Les archives de RFILe président polonais Lech Kaczynski tué dans l'accident de son avion

L’homme qui tire les ficelles

Après cette mort tragique, Jaroslaw Kaczynski, qui n’a jamais occupé le devant de la scène, va se révéler dans un nouveau rôle, celui de chef d’orchestre, un homme de l’ombre, comme le détaille Jean-Yves Potel, universitaire, écrivain et grand spécialiste de la Pologne.

« Son grand talent, c’est de diriger la Pologne à partir du siège arrière. Sur le siège avant, il y avait son frère d’abord et ensuite il a mis Andrzej Duda (l’actuel président du pays) et Mateusz Morawiecki (le Premier ministre en place) par exemple. C’est-à-dire que c’est un homme qui n’est pas un homme de discours qui séduit les foules, c’est au contraire un homme qui est assez discret, mais qui sait véritablement diriger comme cela en mettant ses hommes ici ou là, en construisant ses réseaux, en faisant tout ce qui est possible pour contrôler l’ensemble de la machine étatique. C’est ce qui fait sa force. »

Un discours de plus en plus en conservateur et eurosceptique

Et c’est dans ce rôle de marionnettiste que Jaroslaw Kaczynski se révèle être un maître qui n’hésite pas à faire évoluer le discours de sa formation politique pour conserver la main sur le pouvoir.

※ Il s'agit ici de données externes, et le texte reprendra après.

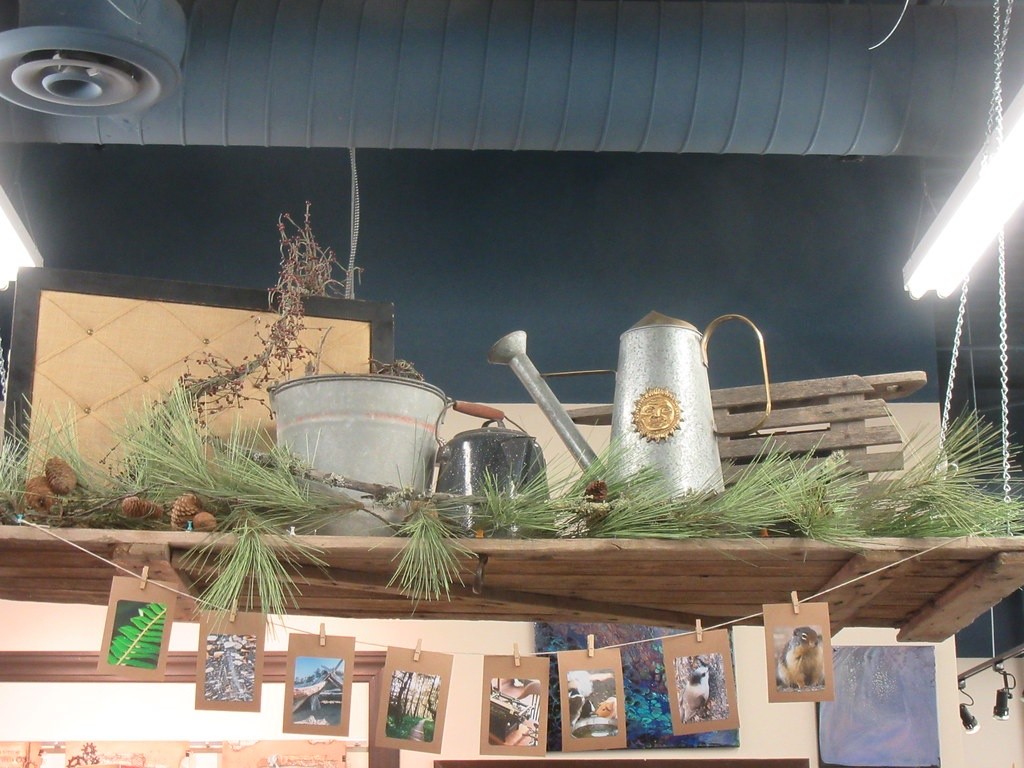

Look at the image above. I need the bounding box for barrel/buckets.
[265,371,453,537]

Un discours de plus en plus conservateur, estime Frédéric Zalewski.

« Parce que la gauche post-communiste a disparu de l’espace politique dans les années 2000, ce positionnement permet de se différencier des libéraux groupés autour de Donald Tusk dans la Plateforme civique, aujourd’hui la Coalition civique. Donc, il y a un enjeu de positionnement et de différenciation politique. Et puis il y a eu aussi une très forte polarisation de la société polonaise à la suite de la catastrophe de Smolensk, avec des oppositions politiques qui se sont progressivement alignées sur des oppositions culturelles. Donc, je dirais que ce positionnement de plus en plus droitier, c’est aussi une stratégie pour faire en sorte que le camp au pouvoir soit servi par un certain nombre de guerres culturelles qui sont entretenues un petit peu sciemment, un petit peu tout le temps, et évidemment surtout dans les phases de campagne électorale. »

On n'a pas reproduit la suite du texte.